Sur Luc 24, 13-35

De Jérusalem à Emmaüs, chemin d’espérance

Gilles Rebèche

Sur les chemins du Serviteur, p. 25s

 

Nous voici sur  le chemin d’Emmaüs un dimanche soir, le premier jour de la semaine… Les deux hommes qui avancent ont l’air sombre, l’ambiance est un peu lourde. Nous connaissons tous ce chemin, l’ayant emprunté un jour ou l’autre aux soirs de désillusions, après une déconvenue, un deuil, une séparation, une injustice, une épreuve… Bien des questions passent alors en boucle dans nos têtes, comme les images d’une chaîne d’information télévisée ; elles assombrissent notre visage, notre vision du monde… Mieux vaut nous éloigner de Jérusalem !

Mais à y regarder de plus près, le chemin d’Emmaüs a aussi un goût de commencement.

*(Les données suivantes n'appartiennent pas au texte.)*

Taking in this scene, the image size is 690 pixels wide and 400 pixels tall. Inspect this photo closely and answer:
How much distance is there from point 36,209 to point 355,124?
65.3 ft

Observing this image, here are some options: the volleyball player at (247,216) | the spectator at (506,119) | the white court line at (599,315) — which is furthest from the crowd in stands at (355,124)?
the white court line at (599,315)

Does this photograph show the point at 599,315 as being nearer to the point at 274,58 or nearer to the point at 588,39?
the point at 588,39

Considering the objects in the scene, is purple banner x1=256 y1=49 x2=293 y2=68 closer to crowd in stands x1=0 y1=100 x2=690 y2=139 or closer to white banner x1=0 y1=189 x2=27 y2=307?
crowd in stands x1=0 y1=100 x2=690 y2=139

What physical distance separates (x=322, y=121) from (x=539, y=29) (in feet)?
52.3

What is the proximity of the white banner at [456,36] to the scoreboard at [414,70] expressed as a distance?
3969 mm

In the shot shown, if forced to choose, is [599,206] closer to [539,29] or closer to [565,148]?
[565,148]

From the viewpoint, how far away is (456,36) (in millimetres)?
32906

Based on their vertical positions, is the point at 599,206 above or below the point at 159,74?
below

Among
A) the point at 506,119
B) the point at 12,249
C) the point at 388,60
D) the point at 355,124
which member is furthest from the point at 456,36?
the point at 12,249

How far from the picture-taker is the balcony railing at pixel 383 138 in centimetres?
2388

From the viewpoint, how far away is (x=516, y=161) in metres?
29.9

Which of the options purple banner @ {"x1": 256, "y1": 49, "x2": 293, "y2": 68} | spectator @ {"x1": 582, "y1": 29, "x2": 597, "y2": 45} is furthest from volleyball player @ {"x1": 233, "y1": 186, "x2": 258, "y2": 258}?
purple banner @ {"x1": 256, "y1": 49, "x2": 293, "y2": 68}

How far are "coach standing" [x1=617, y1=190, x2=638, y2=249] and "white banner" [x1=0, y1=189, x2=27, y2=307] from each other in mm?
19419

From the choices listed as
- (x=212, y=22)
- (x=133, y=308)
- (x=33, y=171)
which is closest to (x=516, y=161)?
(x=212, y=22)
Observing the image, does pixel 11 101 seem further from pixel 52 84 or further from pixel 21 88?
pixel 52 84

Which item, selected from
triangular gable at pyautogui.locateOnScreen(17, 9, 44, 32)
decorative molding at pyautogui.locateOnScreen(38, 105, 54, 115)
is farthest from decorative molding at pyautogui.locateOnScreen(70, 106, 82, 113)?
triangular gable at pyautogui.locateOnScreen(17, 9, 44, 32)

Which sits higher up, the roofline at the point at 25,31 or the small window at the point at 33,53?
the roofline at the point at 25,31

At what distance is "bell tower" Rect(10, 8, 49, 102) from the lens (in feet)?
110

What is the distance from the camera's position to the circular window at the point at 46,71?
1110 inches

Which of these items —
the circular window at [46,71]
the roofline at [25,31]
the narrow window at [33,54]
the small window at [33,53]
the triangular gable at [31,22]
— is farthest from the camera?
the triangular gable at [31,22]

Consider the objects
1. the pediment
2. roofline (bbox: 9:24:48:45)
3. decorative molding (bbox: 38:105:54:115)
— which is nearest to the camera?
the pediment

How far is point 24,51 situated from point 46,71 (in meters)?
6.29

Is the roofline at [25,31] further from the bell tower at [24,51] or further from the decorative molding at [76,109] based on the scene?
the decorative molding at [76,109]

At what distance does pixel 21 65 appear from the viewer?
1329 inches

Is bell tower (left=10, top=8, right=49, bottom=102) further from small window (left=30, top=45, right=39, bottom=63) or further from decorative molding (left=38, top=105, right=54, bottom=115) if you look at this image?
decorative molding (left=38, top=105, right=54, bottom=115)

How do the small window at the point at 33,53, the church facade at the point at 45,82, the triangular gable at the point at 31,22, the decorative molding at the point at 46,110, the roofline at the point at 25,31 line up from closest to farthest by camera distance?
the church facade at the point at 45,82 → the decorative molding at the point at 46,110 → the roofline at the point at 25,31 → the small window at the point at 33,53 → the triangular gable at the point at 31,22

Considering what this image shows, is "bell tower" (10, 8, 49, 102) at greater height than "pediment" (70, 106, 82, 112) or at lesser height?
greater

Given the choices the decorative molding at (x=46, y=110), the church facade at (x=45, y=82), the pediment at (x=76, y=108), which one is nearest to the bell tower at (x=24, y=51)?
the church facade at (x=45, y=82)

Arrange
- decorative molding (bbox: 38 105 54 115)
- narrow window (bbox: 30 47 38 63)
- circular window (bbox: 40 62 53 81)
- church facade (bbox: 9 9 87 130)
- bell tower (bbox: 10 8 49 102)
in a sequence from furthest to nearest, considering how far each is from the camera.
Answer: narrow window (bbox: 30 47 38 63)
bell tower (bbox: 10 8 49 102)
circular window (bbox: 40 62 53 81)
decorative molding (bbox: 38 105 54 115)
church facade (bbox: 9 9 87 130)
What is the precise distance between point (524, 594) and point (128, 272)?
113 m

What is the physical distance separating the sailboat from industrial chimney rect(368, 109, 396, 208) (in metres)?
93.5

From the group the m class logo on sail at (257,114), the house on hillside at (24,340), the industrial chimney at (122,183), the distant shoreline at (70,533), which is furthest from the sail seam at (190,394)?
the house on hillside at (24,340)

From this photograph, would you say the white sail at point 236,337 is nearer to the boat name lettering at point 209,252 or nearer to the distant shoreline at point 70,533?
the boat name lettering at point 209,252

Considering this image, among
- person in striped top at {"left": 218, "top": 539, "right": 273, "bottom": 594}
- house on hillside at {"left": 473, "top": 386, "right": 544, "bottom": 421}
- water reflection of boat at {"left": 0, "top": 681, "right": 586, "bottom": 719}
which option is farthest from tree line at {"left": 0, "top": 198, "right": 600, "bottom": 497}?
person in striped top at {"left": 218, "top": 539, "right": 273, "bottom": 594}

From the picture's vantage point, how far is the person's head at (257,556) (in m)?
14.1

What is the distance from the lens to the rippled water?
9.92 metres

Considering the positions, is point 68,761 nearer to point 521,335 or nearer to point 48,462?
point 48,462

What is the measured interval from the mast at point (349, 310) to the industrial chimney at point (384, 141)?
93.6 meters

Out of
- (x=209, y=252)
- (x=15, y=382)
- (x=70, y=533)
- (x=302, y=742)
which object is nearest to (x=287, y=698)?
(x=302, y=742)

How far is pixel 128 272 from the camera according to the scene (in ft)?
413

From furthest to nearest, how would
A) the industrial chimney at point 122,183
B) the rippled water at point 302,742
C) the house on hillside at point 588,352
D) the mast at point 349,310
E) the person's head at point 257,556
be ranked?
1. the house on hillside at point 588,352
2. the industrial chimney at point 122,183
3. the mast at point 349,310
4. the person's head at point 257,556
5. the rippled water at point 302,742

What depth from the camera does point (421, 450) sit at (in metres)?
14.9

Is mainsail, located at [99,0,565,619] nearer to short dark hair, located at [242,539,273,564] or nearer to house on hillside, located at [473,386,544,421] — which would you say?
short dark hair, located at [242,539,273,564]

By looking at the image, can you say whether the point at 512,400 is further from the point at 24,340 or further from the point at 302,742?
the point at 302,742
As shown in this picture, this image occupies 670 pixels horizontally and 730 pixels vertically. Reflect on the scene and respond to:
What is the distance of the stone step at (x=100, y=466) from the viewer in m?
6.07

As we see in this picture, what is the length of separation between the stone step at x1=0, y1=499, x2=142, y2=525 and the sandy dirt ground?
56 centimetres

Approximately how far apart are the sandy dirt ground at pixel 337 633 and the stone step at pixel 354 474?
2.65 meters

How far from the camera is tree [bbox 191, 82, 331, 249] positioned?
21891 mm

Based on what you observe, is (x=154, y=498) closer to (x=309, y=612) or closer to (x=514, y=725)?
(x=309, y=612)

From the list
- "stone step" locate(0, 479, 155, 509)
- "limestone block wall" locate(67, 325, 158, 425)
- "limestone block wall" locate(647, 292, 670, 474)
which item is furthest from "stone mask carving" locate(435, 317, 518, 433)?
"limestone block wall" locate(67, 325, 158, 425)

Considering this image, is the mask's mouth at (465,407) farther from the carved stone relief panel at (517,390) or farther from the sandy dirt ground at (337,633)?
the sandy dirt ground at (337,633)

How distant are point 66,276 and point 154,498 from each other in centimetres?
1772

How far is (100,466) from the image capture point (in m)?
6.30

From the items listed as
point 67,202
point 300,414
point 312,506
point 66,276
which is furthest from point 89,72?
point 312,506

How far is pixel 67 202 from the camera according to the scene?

Il évoque à n’en point douter la promenade qu’effectuait le Seigneur dans le jardin d’Eden en soirée pour rechercher sa  créature : Adam, où es-tu ? Mais ce jour-là, Adam avec Eve se cachait ; ils avaient peur de Dieu, car ils avaient entendu sa voix et reconnu qu’ils étaient nus.

Sur le chemin d’Emmaüs, nous sommes ainsi dans une ambiance de Genèse, de premier soir de la semaine. Dieu continue de chercher l’homme, mais ne veut pas l’effrayer. Aussi, il avance incognito. Lui, le nouvel Adam, qui s’est retrouvé nu sur la croix, le nouvel arbre de la connaissance du bien et du mal, avait permis à Dieu d’épouser pleinement l’humanité et de la comprendre de l’intérieur.

Jésus, sur la route d’Emmaüs, prend en fait la route des hommes en déroute. Il emboîte discrètement nos pas lourds, nos déceptions, nos amertumes. Il se mêle à nos conversations, à nos questionnements ; il y introduit secrètement de nouvelles questions : Ne fallait-il pas … ? Et de questions en questions, il nous conduit ailleurs.

Il nous faut bien reconnaître que, nous aussi, nous avons des choses lourdes à porter. Des situations, des personnes sont de vrais poids dans notre existence. Nous-mêmes sommes parfois un peu lourds pour les autres. En reprenant le chemin d’Emmaüs, nous pouvons nous laisser rejoindre par le Christ Serviteur dans nos pesanteurs : il nous permettra de retrouver notre vocation, et de remettre les pendules à l’heure de Dieu. Le travail intérieur qui permet de faire de nos fragilités des ponts d’appui pour avancer, de puiser dans nos zones d’ombres des sources de lumière, est un exercice vital qui nous fortifie dans l’épreuve et nous rend disponibles pour accueillir l’inconnu du chemin d’Emmaüs, avec qui nous réapprendrons la mélodie des chants du Serviteur.